Mediterranean mammals migrated prior to the Messinian Salinity Crisis

by Jeffrey Knox
Friday, July 19, 2013

The people of the Iberian Peninsula and North Africa share a long and complicated history, evident in culinary and genetic similarities, due in large part to their close proximity. Now it appears that the animals of the region have shared an even longer history. Researchers studying mammal fossils in Spain and Morocco recently determined that a migration event between the Iberian Peninsula and North Africa occurred more than 6 million years ago — more than half a million years earlier than previously thought.

The fossils include paracamelus (an ancestor of modern camels), certain species of rodents and canines, and other mammals, all of which were endemic to North Africa but can be found at a handful of sites in Spain. Likewise, European immigrants were also found in Morocco, indicating a two-way exchange.

Past paleontological studies had dated the fossils to 5.6 million years ago, suggesting they lived during the time of the Messinian Salinity Crisis (MSC), when low sea levels cut off the connection between the Mediterranean Sea and the Atlantic Ocean. The subsequent desiccation of the Mediterranean lasted about 300,000 years, until 5.33 million years ago when the Zanclean Flood refilled the empty sea in a matter of years. Because of the previous dating of these fossils, scientists have long thought that a singular migration event — in which animals freely moved between Iberia and North Africa across the land bridge spanning the modern Strait of Gibraltar — occurred during the MSC.

But in a recent study in Geology, Luis Gibert of the University of Barcelona and his colleagues redated the fossils from sites in southeastern Spain and northern Morocco using a variety of stratigraphic, paleontologic and paleomagnetic techniques, and found them to be significantly older.
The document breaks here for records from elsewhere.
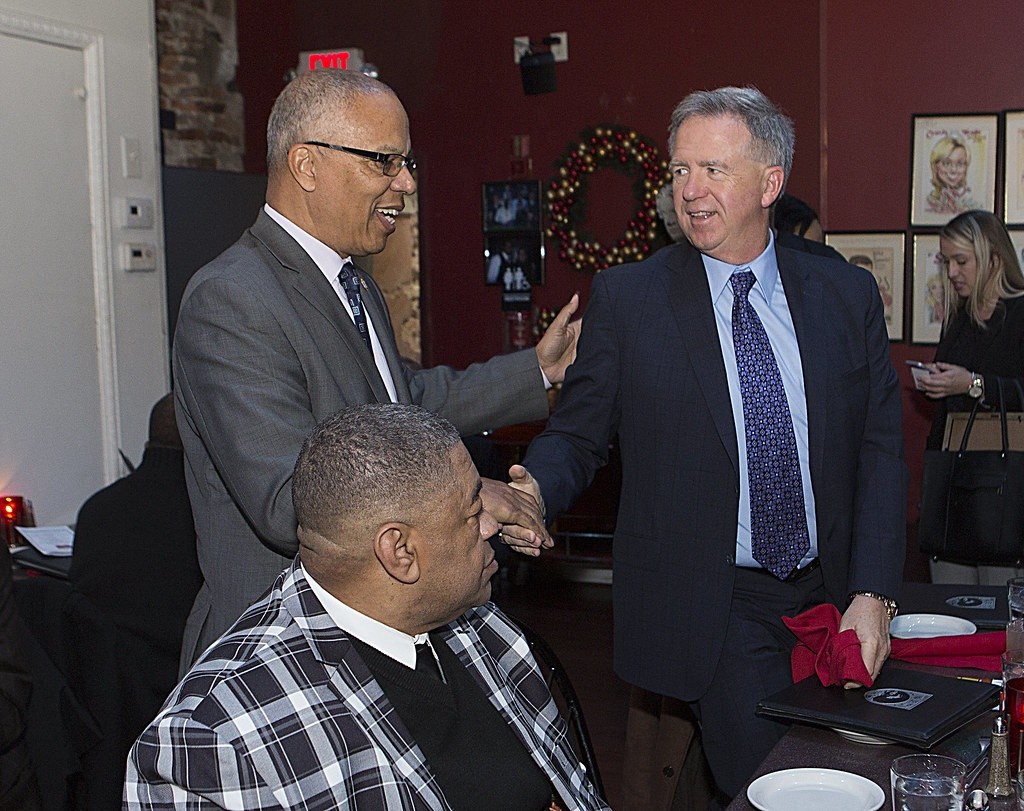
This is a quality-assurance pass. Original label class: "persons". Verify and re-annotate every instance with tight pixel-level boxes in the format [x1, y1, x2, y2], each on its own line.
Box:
[497, 81, 911, 811]
[655, 184, 686, 245]
[486, 237, 537, 282]
[69, 393, 205, 811]
[0, 538, 104, 811]
[174, 63, 582, 688]
[773, 193, 823, 243]
[122, 403, 613, 811]
[488, 185, 538, 225]
[912, 209, 1024, 585]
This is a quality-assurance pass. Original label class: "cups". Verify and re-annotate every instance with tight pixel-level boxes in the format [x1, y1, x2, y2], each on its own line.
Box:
[890, 754, 967, 811]
[1004, 678, 1024, 782]
[1006, 620, 1024, 650]
[1007, 577, 1024, 621]
[1001, 649, 1024, 703]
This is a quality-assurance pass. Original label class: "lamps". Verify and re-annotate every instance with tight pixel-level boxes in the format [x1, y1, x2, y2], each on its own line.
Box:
[283, 47, 379, 84]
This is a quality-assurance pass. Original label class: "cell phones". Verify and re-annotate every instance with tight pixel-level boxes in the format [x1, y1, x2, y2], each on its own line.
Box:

Through paleomagnetic analysis of the sedimentary strata in which the fossils were found, the team identified the orientation of the iron-rich magnetic grains, which align themselves with the direction of the contemporaneous magnetic field during deposition. Using the Geomagnetic Polarity Time Scale (GPTS), which is constructed from analysis of anomalies in Earth’s magnetic field recorded in independently dated ocean sediments, and a recalibrated Astronomically Tuned Neogene Time Scale (ATNTS), which links cyclic variation in climate records to changes in solar radiation associated with well-known cycles in Earth’s orbit, the researchers were able to date the fossil samples with unprecedented precision.

All of the study sites in Spain and Morocco yielded concordant ages of 6.23 million years ago. Thus, the researchers concluded that the mammal fossils must be associated with a separate and distinct migration event that took place more than half a million years prior to the onset of the MSC. Gibert suggests the animals were able to cross because the onset of Miocene glaciations lowered sea level and caused the closure of the Betic seaway — a passage between Europe and a group of islands that would eventually form the Spanish side of Gibraltar — which created an ephemeral land bridge about 6.26 million years ago.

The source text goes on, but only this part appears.